CMP Chapters 5 to 7

Discussion in 'SP2' started by shinmo, Mar 4, 2015.

  1. shinmo

    shinmo Member

    Chapter 5, Page 3
    “Deductions include: … the cost of providing all benefits in excess of asset share, on a smoothed rather than current cost basis.”
     What do smoothed basis and current cost basis mean here?

    Chapter 6, Page 13
    “Policy can be described as having a readily identifiable current benefit”
     What does this phrase mean here?
    “Unitised with profits contracts”
     What does it mean? Is it where premium and benefits are stated in terms of units, rather than monetary terms?

    Chapter 6, Page 16
    “Premiums may be paid as single lump sum, recurring lump sum.”
     What does recurring lump sum and single lump sum mean?

    Chapter 6, Page 17
    “Charging structures may be a combination of Policy charge, …, charge for risk benefits.”
     How does policy charge differ from charge for risk benefits.

    Chapter 7, Page 8
    “Conversion to paid-up benefit is calculated on valuation basis.”
     Why?

    Chapter 7, Page 16
    What is the similarity between accumulating with-profits and contribution method dividends? What is the “current cash value” about?

    Thanks!
     
    Last edited by a moderator: Mar 4, 2015
  2. Muppet

    Muppet Member

    Current cost just means actual year by year cost. If looking at small groups of policies this might be volatile and so you might smooth the cost from year to year.

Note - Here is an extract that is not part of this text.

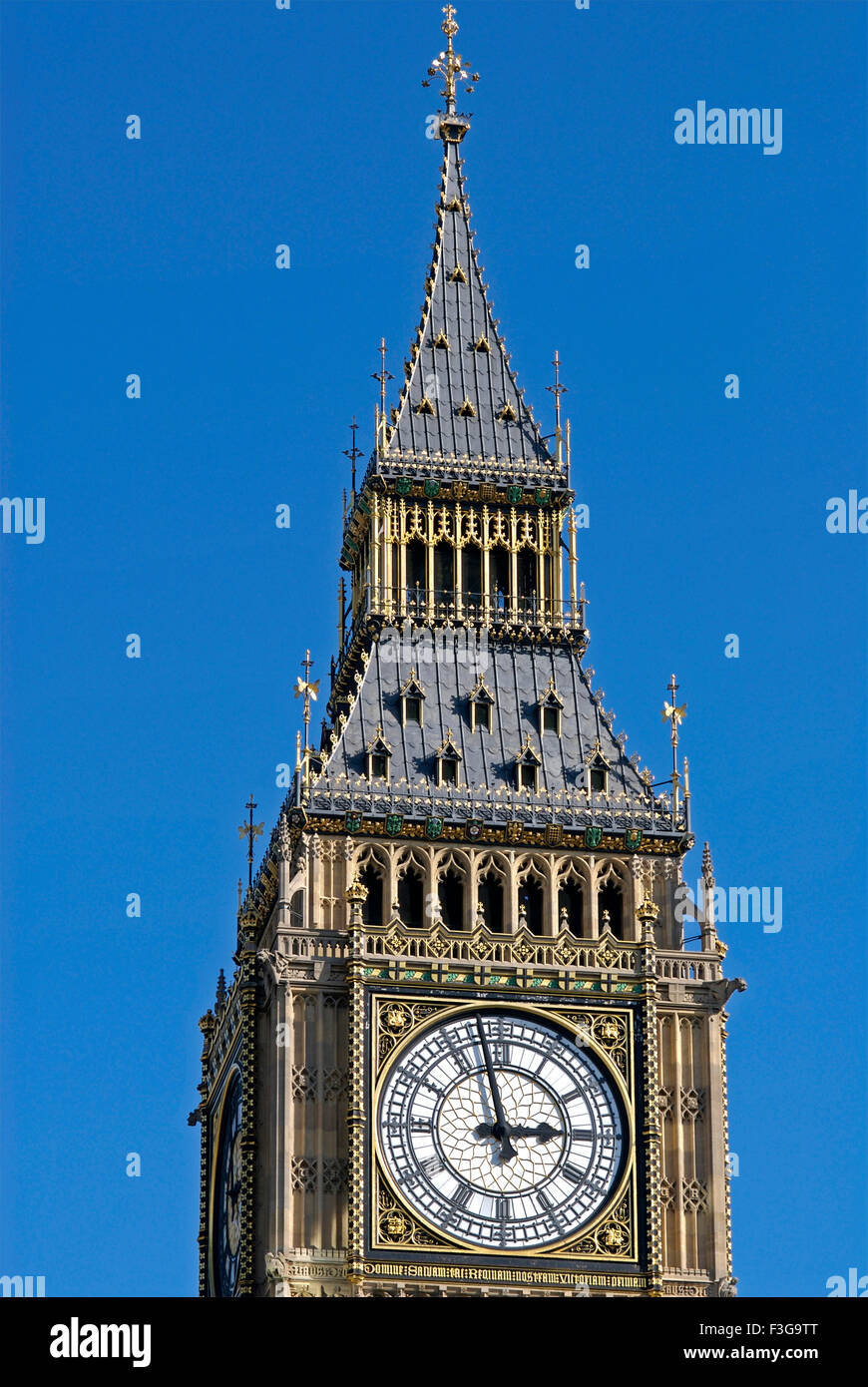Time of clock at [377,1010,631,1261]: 2:57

    Readily identifiable means you can see easily what the policy is worth today. Units isn't the key, if it was a monetary amount instead of a unit value you could still see it, if it was a UWP contract.

    Lump sum just means single premium

    A policy charge would usually be justified to pay for expenses of administering the policy. Charge for risk benefits is to cover life cover, say.

    Valuation basis: the sentence in brackets says why. It avoids a change in the reserve.

    Last point - both are looking at paying a bonus in present value terms. One in terms of cash, and one by increasing the current 'fund value'.
     
  3. shinmo

    shinmo Member

    CMP Chapter 6

    Thanks very much for the clarification!

    May I know what is the difference between single premium, recurrent single premium and regular premium?

    Thanks again!
     
  4. Muppet

    Muppet Member

    SP = one-foff premium
    RP = regular contractual premiums (eg annually)

    Recurrent SP: repeated single premiums, but probably not contractual, so more flexible than RP. Might be a yearly renewable contract.